States do not utilize only infrastructural or only despotic power. The two types coexist within a state. In 1993 Mann clarified his definition of infrastructural power, indicating that despotic states rely on infrastructural power as they attempt to control their territory. The goal of an authoritarian state is to combine despotic and infrastructural power in a way that allows it the maximum influence over social life. The two types of power exist in tension in weak states; infrastructural power requires a level of cooperation and compromise between institutions that generally undermines despotic power.

A state whose power is primarily infrastructural can provide services throughout its entire extent, which decreases its likelihood of becoming a weak or failed state. Conversely, a weak or collapsed state has little chance of providing the type of infrastructure needed to ensure infrastructural power. In such cases, a state may rely on despotic power, or the power of elites over society, to maintain control.

**Data shown**
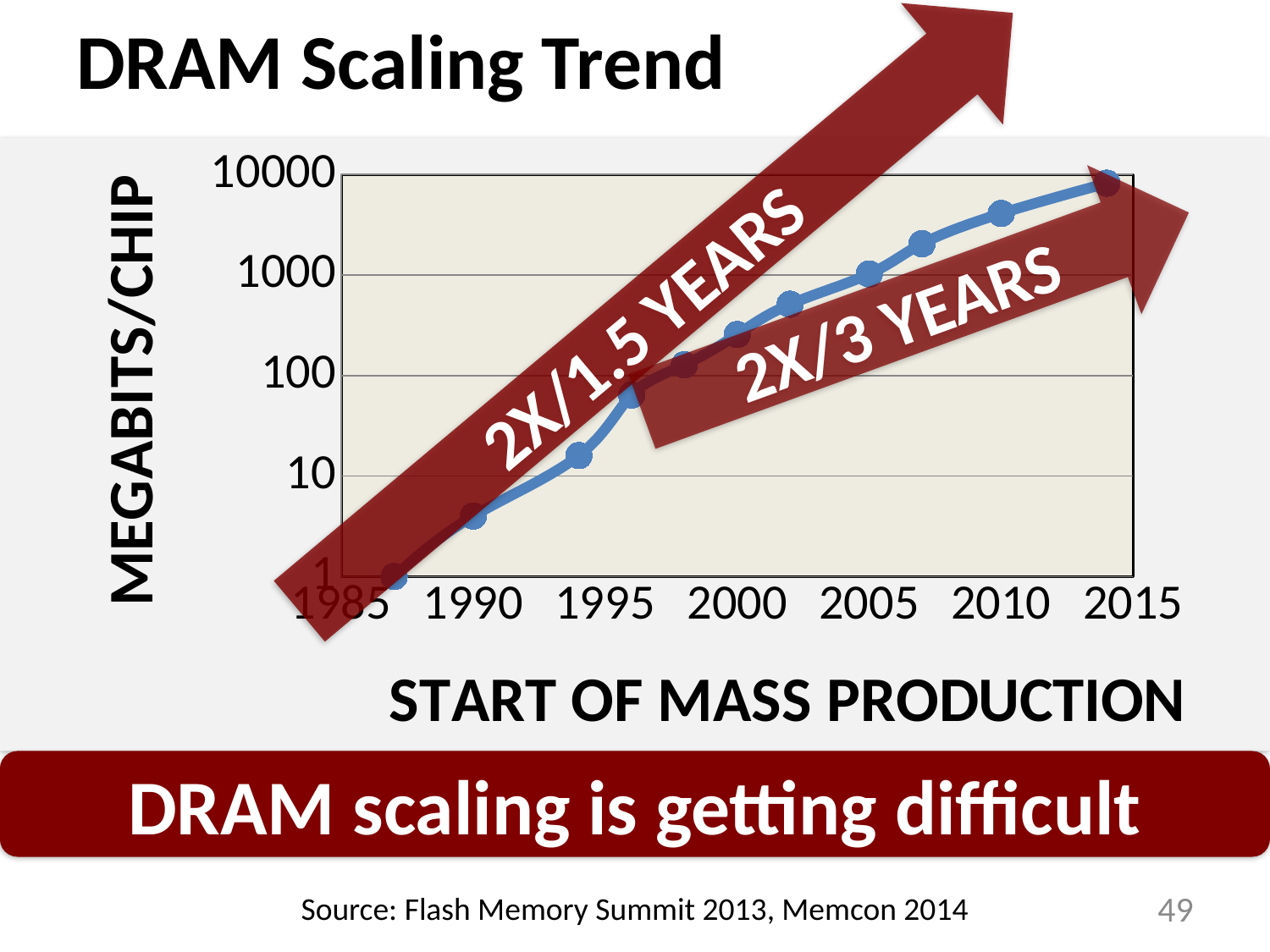
What two growth-rate labels are written on the arrows over the chart? 2X/1.5 YEARS and 2X/3 YEARS Is the value for the point at 2007 greater or less than 1000 megabits/chip? greater Is the value for the point at 2000 greater or less than 100 megabits/chip? greater Do the megabits per chip values rise or fall as the start of mass production year increases? rise Is the value for the point at 1990 greater or less than 10 megabits/chip? less What kind of chart is shown on the slide? line chart What is the title of the y axis? MEGABITS/CHIP Which has the larger megabits/chip value, the point at 1990 or the point at 2010? 2010 Which has the smaller megabits/chip value, the point at 2000 or the point at 1994? 1994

**Instructions**
[a] Which adjectives does the passage on state power use to describe kinds of states? List each one once.
[b] Do these statements agree with the passage on state power? Answer yes or no for each, quoting the words that decide it.
(i) Mann clarified his definition of infrastructural power in 1993.
(ii) A state uses either infrastructural power or despotic power, but not both.
(iii) A collapsed state has a good chance of providing the infrastructure needed for infrastructural power.

**Per-task outputs**
[a] despotic, authoritarian, weak, failed, collapsed

[b]
(i) Yes: "In 1993 Mann clarified his definition of infrastructural power"
(ii) No: "The two types coexist within a state."
(iii) No: "a weak or collapsed state has little chance of providing the type of infrastructure needed to ensure infrastructural power"